# Brief A
In the thread on the double integral over an ellipse, what is the Jacobian of the substitution used in the answer?
# Brief B
Reproduce everything in the thread on the double integral over an ellipse from "Double integral over" down to "integral as follows.".

--- Start of Reading passage ---

Double integral over area bounded by ellipse Evaluate the double integral of $\int \int(x+y)^{2} dxdy$ over the area bounded by the ellipse $(\frac{x}{a})^2+(\frac{y}{b})^2=1$
Please check answer = $\frac{ab\pi}{4}(a^{2}+b^{2})$
 A: Let,
$$x=ar\cos(\theta)$$
$$y=br\sin(\theta)$$
With $\theta \in [0,2\pi]$ and $r \in [0,1]$. Then the Jacobian corresponding to this transformation is $abr$. And we have the double integral,
$$\int_{0}^{2\pi} \int_{0}^{1} (ar\cos(\theta)+br\sin(\theta))^2 ab r dr d\theta$$
$$=ab \int_{0}^{2 \pi} \int_{0}^{1} \left(a^2r^2\cos^2(\theta)+b^2r^2 \sin (\theta)+\frac{ab}{2}r^2 \sin(2\theta) \right) r dr d\theta$$
Noticing that cosine is $2\pi$ periodic so we quickly see we can drop the $\sin(2\theta)$ term then separate the double integral as follows.

--- End of Reading passage ---
--- Start of Provided material ---

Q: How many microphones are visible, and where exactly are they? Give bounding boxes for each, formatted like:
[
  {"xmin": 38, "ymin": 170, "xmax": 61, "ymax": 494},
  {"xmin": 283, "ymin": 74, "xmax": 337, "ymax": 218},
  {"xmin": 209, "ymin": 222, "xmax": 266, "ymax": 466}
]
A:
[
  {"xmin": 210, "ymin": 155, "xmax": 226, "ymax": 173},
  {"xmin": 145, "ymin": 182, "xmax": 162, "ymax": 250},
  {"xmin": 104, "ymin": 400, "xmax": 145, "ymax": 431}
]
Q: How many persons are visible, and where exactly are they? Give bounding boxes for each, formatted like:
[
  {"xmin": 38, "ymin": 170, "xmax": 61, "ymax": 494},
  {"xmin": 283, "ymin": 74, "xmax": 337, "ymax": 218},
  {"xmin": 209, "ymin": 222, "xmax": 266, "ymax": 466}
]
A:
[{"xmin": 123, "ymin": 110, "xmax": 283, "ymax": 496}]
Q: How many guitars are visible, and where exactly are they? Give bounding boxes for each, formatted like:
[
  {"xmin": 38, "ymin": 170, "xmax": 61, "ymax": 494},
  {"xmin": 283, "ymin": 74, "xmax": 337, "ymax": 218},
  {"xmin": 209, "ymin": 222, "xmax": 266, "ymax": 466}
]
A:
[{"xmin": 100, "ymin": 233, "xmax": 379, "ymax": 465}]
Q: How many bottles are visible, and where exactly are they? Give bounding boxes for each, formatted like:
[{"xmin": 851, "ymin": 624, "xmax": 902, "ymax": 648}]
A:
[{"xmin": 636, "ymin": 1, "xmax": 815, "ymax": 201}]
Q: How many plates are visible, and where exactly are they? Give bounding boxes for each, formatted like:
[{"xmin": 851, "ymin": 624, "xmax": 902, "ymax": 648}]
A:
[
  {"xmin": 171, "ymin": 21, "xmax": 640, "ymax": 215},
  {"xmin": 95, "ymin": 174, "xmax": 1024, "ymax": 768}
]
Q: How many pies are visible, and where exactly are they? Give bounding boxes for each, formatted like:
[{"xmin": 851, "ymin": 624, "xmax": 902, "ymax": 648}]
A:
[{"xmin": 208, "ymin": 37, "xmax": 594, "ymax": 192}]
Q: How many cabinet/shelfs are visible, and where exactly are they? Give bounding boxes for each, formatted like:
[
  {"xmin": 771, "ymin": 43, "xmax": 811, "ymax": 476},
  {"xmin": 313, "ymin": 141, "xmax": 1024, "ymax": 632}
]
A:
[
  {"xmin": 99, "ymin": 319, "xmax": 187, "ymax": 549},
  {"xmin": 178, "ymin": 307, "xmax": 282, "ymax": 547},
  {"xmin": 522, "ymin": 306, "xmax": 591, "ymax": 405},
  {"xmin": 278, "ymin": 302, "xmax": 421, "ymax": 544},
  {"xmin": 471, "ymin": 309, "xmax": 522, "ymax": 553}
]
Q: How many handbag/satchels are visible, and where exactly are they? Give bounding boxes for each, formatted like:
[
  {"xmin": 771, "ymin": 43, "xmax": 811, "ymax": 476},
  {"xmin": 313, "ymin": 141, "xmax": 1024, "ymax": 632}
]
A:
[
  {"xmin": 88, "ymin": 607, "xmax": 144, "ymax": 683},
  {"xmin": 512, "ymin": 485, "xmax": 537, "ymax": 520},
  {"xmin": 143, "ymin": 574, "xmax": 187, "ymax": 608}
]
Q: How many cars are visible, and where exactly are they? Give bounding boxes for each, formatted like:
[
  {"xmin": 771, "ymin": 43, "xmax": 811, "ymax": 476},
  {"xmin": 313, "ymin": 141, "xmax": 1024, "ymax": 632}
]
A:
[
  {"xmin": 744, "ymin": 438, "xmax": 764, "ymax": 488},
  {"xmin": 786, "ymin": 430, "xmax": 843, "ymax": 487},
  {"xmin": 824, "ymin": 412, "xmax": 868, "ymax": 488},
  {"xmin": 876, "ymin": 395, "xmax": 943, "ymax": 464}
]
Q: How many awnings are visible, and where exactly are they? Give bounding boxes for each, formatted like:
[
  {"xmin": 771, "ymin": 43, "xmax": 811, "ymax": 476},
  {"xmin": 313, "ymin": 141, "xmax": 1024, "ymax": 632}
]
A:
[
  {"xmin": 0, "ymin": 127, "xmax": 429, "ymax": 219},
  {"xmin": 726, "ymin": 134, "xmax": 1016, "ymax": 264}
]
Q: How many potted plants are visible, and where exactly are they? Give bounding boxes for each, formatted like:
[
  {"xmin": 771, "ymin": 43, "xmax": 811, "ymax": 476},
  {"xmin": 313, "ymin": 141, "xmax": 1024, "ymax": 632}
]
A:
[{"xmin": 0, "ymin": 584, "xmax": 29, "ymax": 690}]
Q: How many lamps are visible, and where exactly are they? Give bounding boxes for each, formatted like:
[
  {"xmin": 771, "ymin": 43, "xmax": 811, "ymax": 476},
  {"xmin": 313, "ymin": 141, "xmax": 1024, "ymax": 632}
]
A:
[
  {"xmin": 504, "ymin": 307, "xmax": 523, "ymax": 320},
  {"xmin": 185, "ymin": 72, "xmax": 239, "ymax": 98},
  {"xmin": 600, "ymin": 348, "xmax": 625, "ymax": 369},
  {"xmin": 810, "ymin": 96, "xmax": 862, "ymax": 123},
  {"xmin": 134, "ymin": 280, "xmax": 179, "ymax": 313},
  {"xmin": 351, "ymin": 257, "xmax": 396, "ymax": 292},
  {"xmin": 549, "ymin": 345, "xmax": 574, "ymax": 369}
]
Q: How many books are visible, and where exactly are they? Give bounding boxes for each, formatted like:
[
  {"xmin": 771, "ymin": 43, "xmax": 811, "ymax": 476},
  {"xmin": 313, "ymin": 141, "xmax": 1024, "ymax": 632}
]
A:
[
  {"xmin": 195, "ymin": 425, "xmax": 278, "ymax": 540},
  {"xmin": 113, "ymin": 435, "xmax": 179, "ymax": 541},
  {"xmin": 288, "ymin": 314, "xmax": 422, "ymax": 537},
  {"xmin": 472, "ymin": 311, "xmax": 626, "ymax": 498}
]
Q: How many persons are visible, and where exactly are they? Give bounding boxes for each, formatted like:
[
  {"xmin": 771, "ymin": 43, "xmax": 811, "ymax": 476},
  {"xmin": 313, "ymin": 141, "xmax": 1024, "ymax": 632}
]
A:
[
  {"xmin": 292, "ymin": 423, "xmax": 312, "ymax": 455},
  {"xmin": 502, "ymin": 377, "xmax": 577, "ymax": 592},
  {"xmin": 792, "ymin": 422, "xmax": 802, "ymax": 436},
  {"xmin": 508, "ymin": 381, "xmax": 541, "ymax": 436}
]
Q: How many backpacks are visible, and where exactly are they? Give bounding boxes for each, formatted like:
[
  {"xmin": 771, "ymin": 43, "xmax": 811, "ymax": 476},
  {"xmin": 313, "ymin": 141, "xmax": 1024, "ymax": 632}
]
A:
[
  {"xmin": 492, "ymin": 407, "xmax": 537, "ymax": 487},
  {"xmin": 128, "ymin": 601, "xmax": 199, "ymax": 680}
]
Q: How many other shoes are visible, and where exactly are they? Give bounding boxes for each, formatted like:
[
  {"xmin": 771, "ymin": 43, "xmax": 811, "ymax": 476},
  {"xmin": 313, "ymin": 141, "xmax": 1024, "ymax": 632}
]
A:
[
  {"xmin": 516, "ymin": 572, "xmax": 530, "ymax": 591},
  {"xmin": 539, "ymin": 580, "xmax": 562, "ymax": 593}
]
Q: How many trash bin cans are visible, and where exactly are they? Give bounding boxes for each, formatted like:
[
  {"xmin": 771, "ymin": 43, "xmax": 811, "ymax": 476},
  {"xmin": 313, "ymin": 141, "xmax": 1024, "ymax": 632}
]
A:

--- End of Provided material ---

# Complete output A
The Jacobian is $abr$.

# Complete output B
Double integral over area bounded by ellipse Evaluate the double integral of $\int \int(x+y)^{2} dxdy$ over the area bounded by the ellipse $(\frac{x}{a})^2+(\frac{y}{b})^2=1$
Please check answer = $\frac{ab\pi}{4}(a^{2}+b^{2})$
 A: Let,
$$x=ar\cos(\theta)$$
$$y=br\sin(\theta)$$
With $\theta \in [0,2\pi]$ and $r \in [0,1]$. Then the Jacobian corresponding to this transformation is $abr$. And we have the double integral,
$$\int_{0}^{2\pi} \int_{0}^{1} (ar\cos(\theta)+br\sin(\theta))^2 ab r dr d\theta$$
$$=ab \int_{0}^{2 \pi} \int_{0}^{1} \left(a^2r^2\cos^2(\theta)+b^2r^2 \sin (\theta)+\frac{ab}{2}r^2 \sin(2\theta) \right) r dr d\theta$$
Noticing that cosine is $2\pi$ periodic so we quickly see we can drop the $\sin(2\theta)$ term then separate the double integral as follows.